Here’s the graph from our paper, showing the performance of various algorithms on some simulated human biases (higher = better). Both of our algorithms get access to the simulated human policies on multiple tasks. Algorithm 1 is the one that gets access to ground-truth rewards for some tasks, while Algorithm 2 is the one that instead tries to ensure that the learned planner is “near” the optimal planner. “Boltzmann” and “Optimal” mean that the algorithm assumes that the human is Boltzmann rational and optimal respectively.
Our algorithms work better on average, mostly by being robust to the specific kind of bias that the demonstrator had -- they tend to perform on par with the better of the Boltzmann and Optimal baseline algorithms. Surprisingly (to me), the second algorithm sometimes outperforms the first, even though the first algorithm has access to more data (since it gets access to the ground truth rewards in some tasks). This could be because it exploits the assumption that the demonstrator is near-optimal, which the first algorithm doesn't do, even though the assumption is correct for most of the models we test. On the other hand, maybe it’s just random noise.
Superintelligent AI alignment
The most obvious way that this is relevant to AI alignment is that it is progress on ambitious value learning, where we try to learn a utility function that encodes all of human values.
“But wait,'' you say, “didn’t you argue that ambitious value learning is unlikely to work?”
Well, yes. At the time that I was doing this work, I believed that ambitious value learning was the only option, and seemed hard but not doomed. This was the obvious thing to do to try and advance it. But this was over a year ago, the reason it’s only now coming out is that it took a while to publish the paper. (In fact, it predates my state of the world work.) But it’s true that now I’m not very hopeful about ambitious value learning, and so this paper’s contribution towards it doesn’t seem particularly valuable to me. However, a few others remain optimistic about ambitious value learning, and if they’re right, this research might be useful for that pathway to aligned AI.
I do think that the paper contributes to narrow value learning, and I still think that this very plausibly will be relevant to AI alignment. It’s a particularly direct attack on the specification problem, with the goal of inferring a specification that leads to a policy that would outperform the demonstrator. That said, I am no longer very optimistic about approaches that require a specific structure (in this case, world models fed into a differentiable planner with an inductive bias that then produces actions), and I am also less optimistic about using approaches that try to mimic expected value calculations, rather than trying to do something more like norm inference.

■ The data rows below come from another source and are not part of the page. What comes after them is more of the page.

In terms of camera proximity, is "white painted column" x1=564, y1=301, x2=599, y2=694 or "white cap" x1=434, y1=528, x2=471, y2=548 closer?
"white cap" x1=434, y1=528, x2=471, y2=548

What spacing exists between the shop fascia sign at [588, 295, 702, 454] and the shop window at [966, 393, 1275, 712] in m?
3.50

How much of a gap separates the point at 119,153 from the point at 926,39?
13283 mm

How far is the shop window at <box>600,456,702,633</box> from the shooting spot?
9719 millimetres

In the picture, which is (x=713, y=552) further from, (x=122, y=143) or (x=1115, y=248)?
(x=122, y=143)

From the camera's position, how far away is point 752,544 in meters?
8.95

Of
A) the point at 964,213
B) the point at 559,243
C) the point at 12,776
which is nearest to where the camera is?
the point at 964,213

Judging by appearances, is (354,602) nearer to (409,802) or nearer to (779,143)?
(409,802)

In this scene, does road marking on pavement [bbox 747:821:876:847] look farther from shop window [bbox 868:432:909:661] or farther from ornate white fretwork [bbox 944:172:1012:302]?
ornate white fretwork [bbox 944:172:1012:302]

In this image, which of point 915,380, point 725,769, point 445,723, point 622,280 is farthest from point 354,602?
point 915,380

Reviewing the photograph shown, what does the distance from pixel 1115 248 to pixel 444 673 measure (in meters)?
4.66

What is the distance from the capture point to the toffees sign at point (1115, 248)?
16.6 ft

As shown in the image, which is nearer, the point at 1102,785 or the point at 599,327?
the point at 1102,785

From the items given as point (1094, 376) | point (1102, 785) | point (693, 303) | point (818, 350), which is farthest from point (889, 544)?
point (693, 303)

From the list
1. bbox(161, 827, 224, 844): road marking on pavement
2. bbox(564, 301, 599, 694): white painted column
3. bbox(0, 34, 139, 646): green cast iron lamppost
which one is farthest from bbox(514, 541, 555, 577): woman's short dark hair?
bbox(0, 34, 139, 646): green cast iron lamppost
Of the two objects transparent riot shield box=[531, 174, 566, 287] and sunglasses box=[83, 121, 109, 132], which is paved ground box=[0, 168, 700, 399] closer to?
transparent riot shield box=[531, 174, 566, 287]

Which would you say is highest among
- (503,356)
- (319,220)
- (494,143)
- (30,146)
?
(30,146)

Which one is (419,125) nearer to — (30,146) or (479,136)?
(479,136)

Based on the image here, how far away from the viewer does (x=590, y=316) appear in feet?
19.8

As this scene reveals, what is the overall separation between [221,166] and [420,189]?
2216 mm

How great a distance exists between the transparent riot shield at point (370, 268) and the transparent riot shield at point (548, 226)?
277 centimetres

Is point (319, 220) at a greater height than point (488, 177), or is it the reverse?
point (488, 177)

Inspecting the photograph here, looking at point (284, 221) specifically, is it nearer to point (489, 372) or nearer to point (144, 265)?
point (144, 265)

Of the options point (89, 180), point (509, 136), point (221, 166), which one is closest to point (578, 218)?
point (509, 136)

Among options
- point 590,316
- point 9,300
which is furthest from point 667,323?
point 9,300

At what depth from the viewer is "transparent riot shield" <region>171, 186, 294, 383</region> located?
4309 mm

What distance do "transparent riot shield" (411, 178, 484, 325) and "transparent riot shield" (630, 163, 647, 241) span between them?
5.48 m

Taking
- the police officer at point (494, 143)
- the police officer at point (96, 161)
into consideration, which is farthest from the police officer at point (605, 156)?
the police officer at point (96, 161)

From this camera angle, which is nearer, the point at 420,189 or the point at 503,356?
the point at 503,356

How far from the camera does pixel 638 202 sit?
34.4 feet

(However, I still expect that the impossibility result in preference learning will only be a problem in theory, not in practice. It’s just that this particular method of dealing with it doesn’t seem like it will work.)
Near-term AI issues
In the near term, we will need better ways than reward functions to specify the behavior that we want to an AI system. Inverse reinforcement learning is probably the leading example of how we could do this. However, since the specific algorithms require much better differentiable planners before they will perform on par with existing algorithms, it may be some time before they are useful. In addition, it’s probably better to use specific bias models in the near term. Overall, I think these methods or ideas are about as likely to be used in the near term as the average paper (which is to say, not very likely).